***** Selected passage
November 5, 2021

2021 Vocations Awareness Supplement

Our Lady of Grace Monastery’s care for creation rooted in Benedictine spirituality

Sister Marie Therese Racine, left, Sister Angela Jarboe and Sister Sheila Marie Fitzpatrick, all members of the Benedictine Our Lady of Grace Monastery in Beech Grove, pose on Oct. 4 in their community’s Peace and Nature Garden. (Photo by Sean Gallagher)

Sister Marie Therese Racine, left, Sister Angela Jarboe and Sister Sheila Marie Fitzpatrick, all members of the Benedictine Our Lady of Grace Monastery in Beech Grove, pose on Oct. 4 in their community’s Peace and Nature Garden. (Photo by Sean Gallagher)

By Sean Gallagher

BEECH GROVE—The Church’s teachings on care for the environment may seem to be fairly new, only coming on the scene following the Second Vatican Council.

The Benedictine Sisters of Our Lady of Grace Monastery in Beech Grove know different.

They see in the 1,500-year-old Rule of St. Benedict, which guides the life of their community, the application of Gospel principles to the care of the Earth and understanding humanity’s place in it.

And they’ve been putting those principles into action since the monastery was founded more than 60 years ago, maintaining a forest of more than 1,300 trees on its 30 acres of land in highly urbanized Marion County.

Since 2014, three acres of that land has been turned into the community’s Peace and Nature Garden where local flowers and other plants are able to grow free amid paths and benches that dot the landscape.

So, when Pope Francis issued in 2016 his encyclical letter, “Laudato Si’: On Care for Our Common Home,” the Beech Grove Benedictines knew right away that the spirit of their community resonated well with what the pope taught in it.

“We human beings are related to every single thing on the Earth,” said Benedictine Sister Angela Jarboe, who helps oversee the Peace and Nature Garden. “Benedict was ahead of the game in that sense.”

Praying together as a community several times a day has been at the heart of Benedictine spirituality since its beginning. Benedictine men and women pray the Liturgy of the Hours and worship together at Mass daily.

Benedictine Sister Marie Therese Racine, Our Lady of Grace’s director of liturgy, said care for creation has become an integral part of that prayer.

“We find ourselves always praying for the creation, the poor, for justice and mercy,” she said. “We’re listening to the world [and its needs].”

Our Lady of Grace has also observed the Season of Creation, a time of prayer for the environment which spans annually from Sept. 1-Oct. 4, ending on the feast of St. Francis of Assisi. Pope Francis began the Church’s participation in the Season of Creation in 2015.

The Beech Grove Benedictines have had Taize prayer services for creation during the season. This year, they used various Masses for special needs found in the Missal, including for a Mass following harvest, for the sanctification of human labor, for the preservation of peace and justice and in time of famine.

“Throughout the season, the prayers for Mass were from these ritual Masses,” Sister Marie Therese said. “Our chaplain, [Benedictine] Father Matthias [Neuman] loves the season and was grateful that we decided to incorporate it into the Mass.”

Benedictines have also at the heart of their charism the virtue of hospitality. So, when guests and the neighbors who live around the monastery come to their grounds, they see a physical witness to the sisters’ value of creation.

“We’ve run programs and given tours,” Sister Angela said. “I feel like my calling is to make people aware of what their surroundings are really about.”
**********
***** Supplied data
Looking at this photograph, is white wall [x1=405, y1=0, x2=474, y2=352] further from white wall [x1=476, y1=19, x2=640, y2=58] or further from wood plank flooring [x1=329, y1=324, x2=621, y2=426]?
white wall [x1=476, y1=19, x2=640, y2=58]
**********
▶ **Task requirements**
1. In the article on Our Lady of Grace Monastery, why did the Beech Grove Benedictines know right away that their community's spirit fit what Pope Francis taught in "Laudato Si'"?
2. Translate this sentence from the article on Our Lady of Grace Monastery into Spanish: "Benedictine men and women pray the Liturgy of the Hours and worship together at Mass daily."

▶ **Outputs in order**
1. They see the Rule of St. Benedict, which guides their community, as applying Gospel principles to the care of the Earth and to humanity's place in it. They had also been putting those principles into practice since the monastery's founding more than 60 years ago, keeping a forest of more than 1,300 trees on their land and, since 2014, a Peace and Nature Garden.

2. Los hombres y las mujeres benedictinos rezan la Liturgia de las Horas y participan juntos en la misa cada día.